_ЗАДАНИЕ 1_
Изложите содержание фрагмента в двух предложениях.
_ЗАДАНИЕ 2_
Ответьте по фрагменту, кто придумал словечко «совки».
_ЗАДАНИЕ 3_
Перепишите фрагмент от «И все же, кто» до «ней, – совки.», заменив «певец» на «музыкант».

*** ФРАГМЕНТ ДОКУМЕНТА ***

Если в этих словах и угадано что верно, то это одно: мы не любим и не хотим забивать себе головы вопросами нашего прошлого и нашей судьбы. Всем этим вопросам мы предпочли сегодня гламур, суть – деталям жизни и поведения современных нуворишей, о чем готовы говорить сутками напролет (пищу для таких разговоров нам в изобилии предоставляют средства массовой информации, прежде всего телевидение и глянцевые журналы).
И все же, кто мы, русские, в кого превратились в ХХ веке и какими вошли в век XXI? Удачное определение нашей сути после развала СССР нашел певец Александр Градский. Это с его нелегкой руки придуманное им словечко вошло в нашу лексику и прочно закрепилось в ней, – совки.

*** ИСХОДНЫЕ ДАННЫЕ ***

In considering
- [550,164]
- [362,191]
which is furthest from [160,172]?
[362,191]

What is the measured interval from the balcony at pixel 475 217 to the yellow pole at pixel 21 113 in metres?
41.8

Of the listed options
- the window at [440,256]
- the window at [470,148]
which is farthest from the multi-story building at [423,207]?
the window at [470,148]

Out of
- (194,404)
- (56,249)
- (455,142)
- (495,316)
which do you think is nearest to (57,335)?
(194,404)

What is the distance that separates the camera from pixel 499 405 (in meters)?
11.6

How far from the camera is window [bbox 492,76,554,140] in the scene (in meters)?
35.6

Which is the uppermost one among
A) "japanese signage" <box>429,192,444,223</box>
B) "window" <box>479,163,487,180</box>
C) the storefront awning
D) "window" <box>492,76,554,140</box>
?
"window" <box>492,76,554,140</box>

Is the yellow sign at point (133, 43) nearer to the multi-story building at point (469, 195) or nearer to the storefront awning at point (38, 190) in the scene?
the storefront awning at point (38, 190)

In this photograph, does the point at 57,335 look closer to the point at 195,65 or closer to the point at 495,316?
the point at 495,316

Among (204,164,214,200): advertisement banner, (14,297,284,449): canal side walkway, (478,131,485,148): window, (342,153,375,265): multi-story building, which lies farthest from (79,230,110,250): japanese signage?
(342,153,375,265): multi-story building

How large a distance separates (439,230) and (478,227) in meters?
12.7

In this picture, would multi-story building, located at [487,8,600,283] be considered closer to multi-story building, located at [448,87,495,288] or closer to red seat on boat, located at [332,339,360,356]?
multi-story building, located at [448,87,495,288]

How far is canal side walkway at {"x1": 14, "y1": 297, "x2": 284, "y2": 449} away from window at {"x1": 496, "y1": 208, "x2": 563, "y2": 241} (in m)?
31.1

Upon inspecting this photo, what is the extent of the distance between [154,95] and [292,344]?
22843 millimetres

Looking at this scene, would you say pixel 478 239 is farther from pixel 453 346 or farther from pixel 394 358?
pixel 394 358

***
*** ИСХОДНЫЕ ДАННЫЕ ***

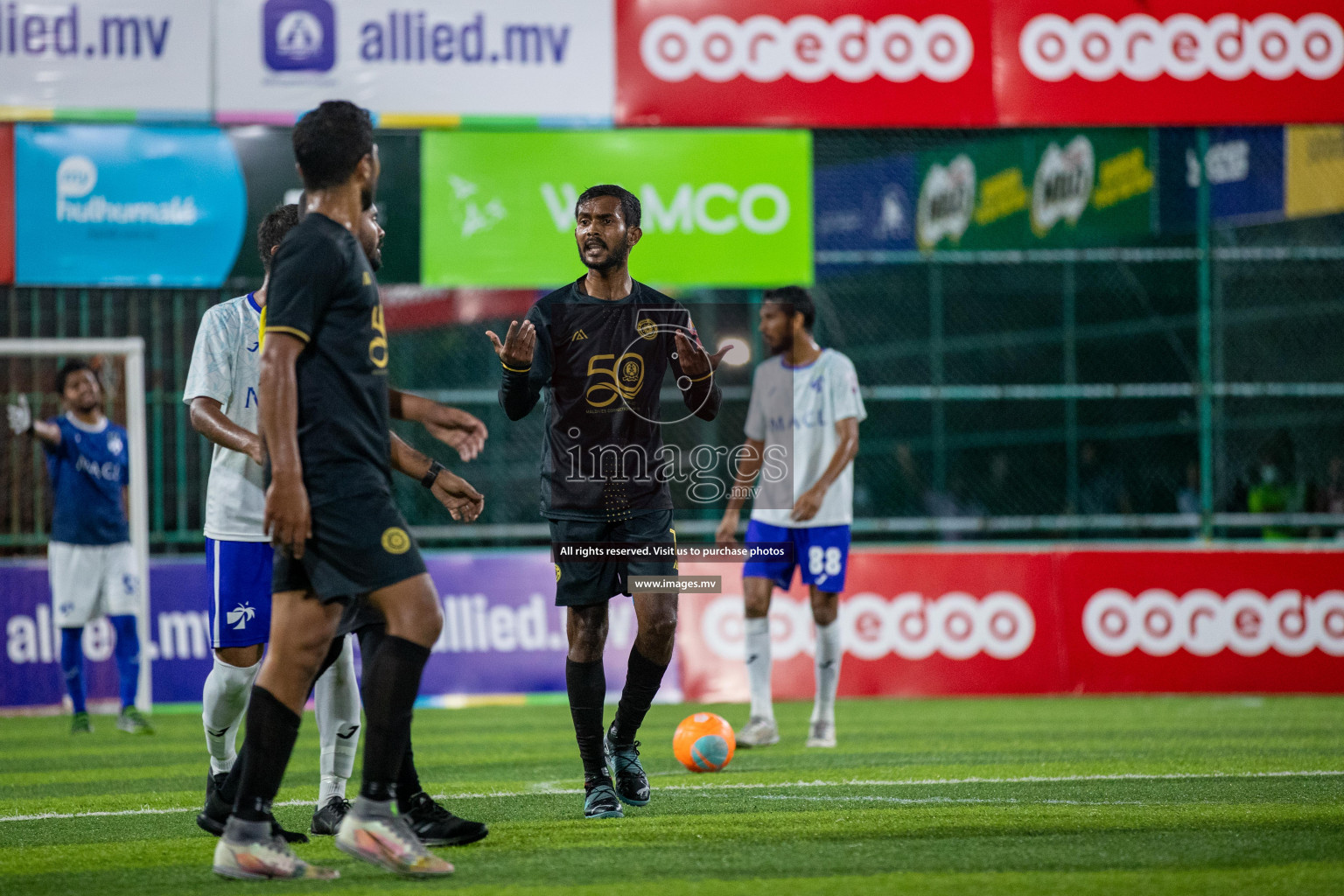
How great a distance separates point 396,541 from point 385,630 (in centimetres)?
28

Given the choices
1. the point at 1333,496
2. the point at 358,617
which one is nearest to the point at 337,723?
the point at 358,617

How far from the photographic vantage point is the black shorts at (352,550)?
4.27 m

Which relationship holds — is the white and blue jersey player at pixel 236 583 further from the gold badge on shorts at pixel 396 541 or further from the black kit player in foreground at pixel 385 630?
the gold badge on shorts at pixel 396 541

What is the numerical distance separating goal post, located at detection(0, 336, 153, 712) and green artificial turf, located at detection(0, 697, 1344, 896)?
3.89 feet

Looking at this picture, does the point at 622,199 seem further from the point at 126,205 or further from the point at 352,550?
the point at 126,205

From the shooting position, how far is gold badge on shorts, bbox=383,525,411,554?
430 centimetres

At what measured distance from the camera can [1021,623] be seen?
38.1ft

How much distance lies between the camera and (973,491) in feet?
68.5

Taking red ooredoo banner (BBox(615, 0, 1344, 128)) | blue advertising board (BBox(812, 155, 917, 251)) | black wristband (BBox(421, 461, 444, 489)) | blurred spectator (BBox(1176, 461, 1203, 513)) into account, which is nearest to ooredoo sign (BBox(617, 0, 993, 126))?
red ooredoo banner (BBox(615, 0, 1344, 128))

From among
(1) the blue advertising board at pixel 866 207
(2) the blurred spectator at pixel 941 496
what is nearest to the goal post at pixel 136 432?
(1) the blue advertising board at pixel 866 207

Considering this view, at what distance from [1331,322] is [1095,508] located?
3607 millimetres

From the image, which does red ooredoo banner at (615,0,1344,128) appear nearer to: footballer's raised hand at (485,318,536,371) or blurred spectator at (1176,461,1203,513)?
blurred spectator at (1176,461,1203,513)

***

_ОТВЕТ 1_
Во фрагменте утверждается, что мы не хотим думать о своем прошлом и своей судьбе и предпочитаем этим вопросам гламур, то есть подробности жизни современных нуворишей, пищу для разговоров о которых дают прежде всего телевидение и глянцевые журналы. Удачное определение сути русских после развала СССР, словечко «совки», нашел певец Александр Градский, и оно прочно закрепилось в нашей лексике.

_ОТВЕТ 2_
Певец Александр Градский.

_ОТВЕТ 3_
И все же, кто мы, русские, в кого превратились в ХХ веке и какими вошли в век XXI? Удачное определение нашей сути после развала СССР нашел музыкант Александр Градский. Это с его нелегкой руки придуманное им словечко вошло в нашу лексику и прочно закрепилось в ней, – совки.